Paraprogramming Dispatches


Polymorphism with clay and sticks


C
Eugene Zaikonnikov

Sometimes in discussions of obsolete C features, union comes up. Modern style guides and books view it as poor man’s struct used in the old days to shave off a few bytes. Ben Klemens in his 21st_Century_C makes it an argument that in near all uses union makes code more error prone.

Here’s however an example where unions might come handy.

Imagine you have an application managing several list structures which are similar but not quite the same. They all have list links and character names, but the payloads are quite dissimilar. One obvious way is to reference type-specific payload from the list node. However implementing this naïvely leads to an extra level of indirection in manipulating code.

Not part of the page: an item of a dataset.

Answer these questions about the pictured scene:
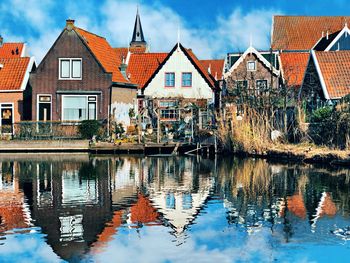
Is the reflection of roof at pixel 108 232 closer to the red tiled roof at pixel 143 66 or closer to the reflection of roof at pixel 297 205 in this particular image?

Let’s say we want to have data types for event subscriber mechanism and a FSM.

typedef struct subscriber {
  struct subscriber *next;
  module_rec *mod;
} subscriber;

typedef struct event {
  struct event *next;
  char *name;
  subscriber *subscribers;
} event;

typedef struct transition {
  struct transition *next;
  char *name;
  struct state *node;
} transition;

typedef struct state {
  struct state *next;
  char *name;
  transition *trans;
} state;

The common theme here is the list link, followed by name and then a pointer to payload structure.

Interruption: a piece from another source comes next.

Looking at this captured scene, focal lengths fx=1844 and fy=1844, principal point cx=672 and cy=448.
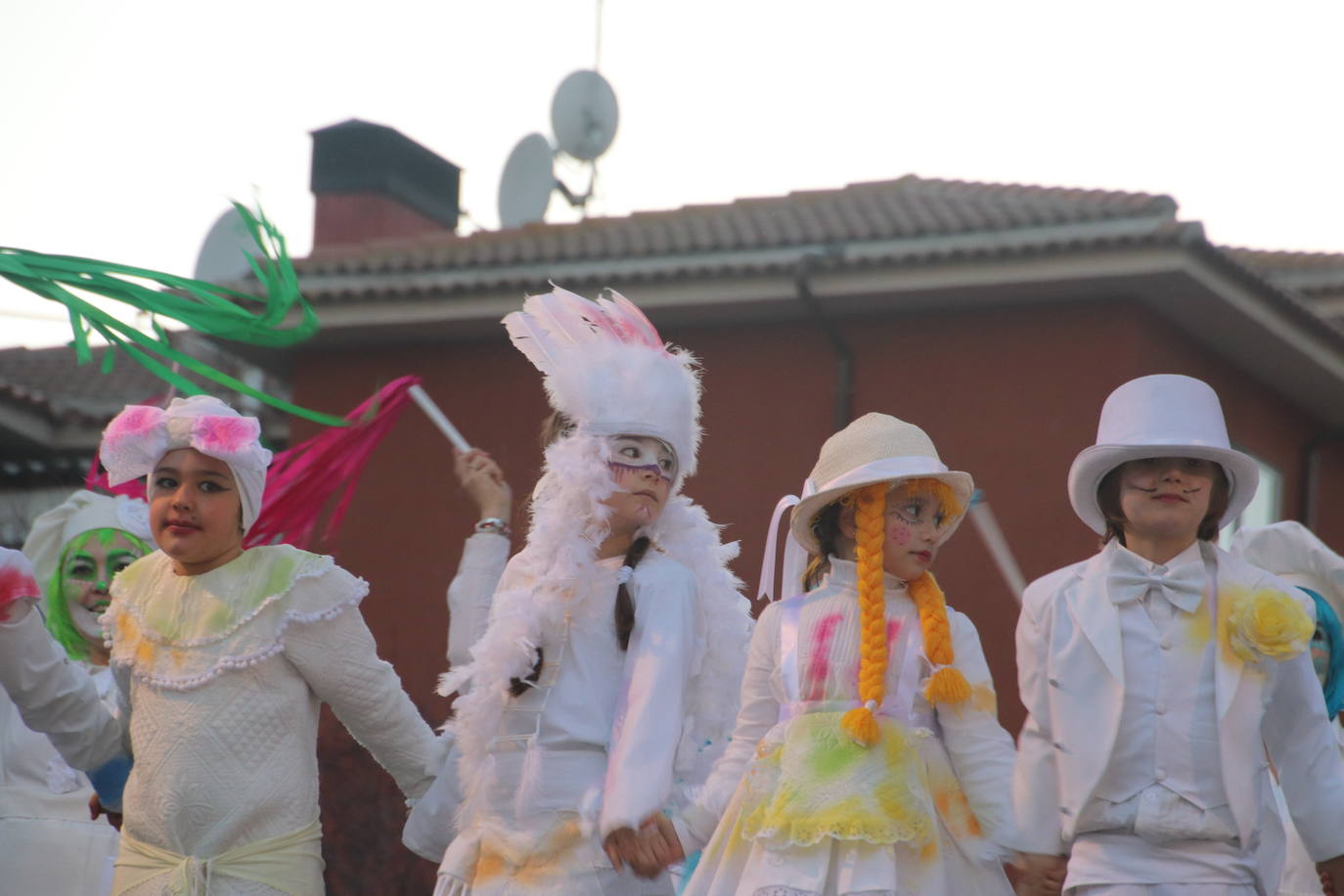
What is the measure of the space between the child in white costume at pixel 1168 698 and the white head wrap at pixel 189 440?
2196 millimetres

Below is the necessary indirection definitions tying it all together into one, unobjectionable to the compiler, data type.

typedef struct node {
  union entry *next;
  char *name;
} NODE;

typedef union entry {
  NODE link;
  state s;
  event e;
  transition t;
} entry;

Notice how node contains the character name, shared by all. In a way it is a “superclass” structure to all of the list types. We then can implement entirely type agnostic lookup and traversal methods.

entry* create_entry(char *name, entry *next)
{
  entry* result;

  if((result = malloc(sizeof(entry)))) {
    result->link.name = name;
	result->link.next = next;
    return result;
  }
  return NULL;
}

entry* lookup_entry(char *name, entry *cur)
{
  
  while(cur && strcmp(cur->link.name, name)) {
    cur = cur->link.next;
  }

  return cur;
}

The code remains generic. Moreover, due to the constant union container size, we can share the memory allocation code. We can refer the types natively further in the code, save perhaps for a cast to/from the generic entry values when using the methods:

    event* e = (event*)lookup_entry(msg.payload.name, (entry*)events);
      if(e) {
	   sub = e->subscribers;
	   ......
      }
	  

It might not seem like a big deal just for a couple of trivial access methods, but the same approach can be used to many other classic and esoteric container data types.